With the release of their second album 'Exploding Head' you might have half-expected A Place To Bury Strangers to quieten down a little, take the volume down from 'destructive' to merely 'deafening'. It's not that their sophomore offering sees them swapping walls of noise for twee sensibilities- its still a snarling monster of a record- it just puts a much greater emphasis on subtleties and layers; there is much more to pick out beyond the shriek of distortion.

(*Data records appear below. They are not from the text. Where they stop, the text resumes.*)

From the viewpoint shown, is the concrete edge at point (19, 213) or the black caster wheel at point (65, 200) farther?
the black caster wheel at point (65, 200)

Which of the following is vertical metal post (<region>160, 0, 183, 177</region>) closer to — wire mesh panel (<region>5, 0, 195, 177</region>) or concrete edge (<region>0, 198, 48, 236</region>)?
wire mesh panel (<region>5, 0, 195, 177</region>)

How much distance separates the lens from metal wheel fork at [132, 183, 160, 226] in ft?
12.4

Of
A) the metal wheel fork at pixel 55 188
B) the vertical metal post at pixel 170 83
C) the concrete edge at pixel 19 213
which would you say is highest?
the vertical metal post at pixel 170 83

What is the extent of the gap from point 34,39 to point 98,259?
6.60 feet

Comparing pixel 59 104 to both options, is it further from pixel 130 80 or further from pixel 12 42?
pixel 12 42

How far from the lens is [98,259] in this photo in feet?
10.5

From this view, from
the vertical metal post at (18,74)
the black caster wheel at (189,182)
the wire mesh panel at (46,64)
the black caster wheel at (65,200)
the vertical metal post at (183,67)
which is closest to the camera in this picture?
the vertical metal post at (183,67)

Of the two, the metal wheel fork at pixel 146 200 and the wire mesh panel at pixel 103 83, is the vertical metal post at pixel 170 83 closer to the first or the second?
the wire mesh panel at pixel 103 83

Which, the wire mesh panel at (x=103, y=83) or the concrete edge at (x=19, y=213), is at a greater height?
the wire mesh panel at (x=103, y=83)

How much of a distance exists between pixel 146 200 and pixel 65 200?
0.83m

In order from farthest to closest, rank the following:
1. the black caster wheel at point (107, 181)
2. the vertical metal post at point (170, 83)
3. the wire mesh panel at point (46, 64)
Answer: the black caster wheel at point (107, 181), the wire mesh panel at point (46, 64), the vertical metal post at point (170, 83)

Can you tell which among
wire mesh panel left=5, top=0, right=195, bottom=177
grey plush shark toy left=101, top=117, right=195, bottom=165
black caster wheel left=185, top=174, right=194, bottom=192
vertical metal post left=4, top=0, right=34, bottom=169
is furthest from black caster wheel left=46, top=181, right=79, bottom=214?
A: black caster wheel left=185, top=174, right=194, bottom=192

No such luck. Like fellow brothers-in-amps Part Chimp their sonic assault has only grown in ferocity, bulging out grotesquely like a nuclear mushroom-cloud. It takes them a couple of songs to get into the swing of things, with sound problems ruining the electro-pop in a black-hole of their calling card 'To Fix The Gash In Your Head, but once they do, with strobe lights blazing at a near-infinite BPM, they are entrancing and more than a little terrifying.
Many will dismiss them as mere shoegaze revivalists, rehashers pushing a formula through further waves of effects, but there is so much more to the New York four-piece than that. Whereas My Bloody Valentine and the like hypnotised and, beyond their own 'holocaust', filed down their own maelstroms to an almost edgeless ambience A Place To Bury Strangers are nothing if not gritty and bare-knuckled. Strip away the sonics and you would be left with a white-eyed punk beast playing with the corpse of discarded drum machines and eyes-down hooks that wouldn't sound out of place in the hands of New Order or Depeche Mode.
Like any moments of anything pure there are downsides; the dull throb and searing earache of a white-noise hangover, not to mention the aching realisation that 99% of live sets are redundant by comparison, but the sheer thrill of being lost in their half-hour onslaught is more than worth the repercussions.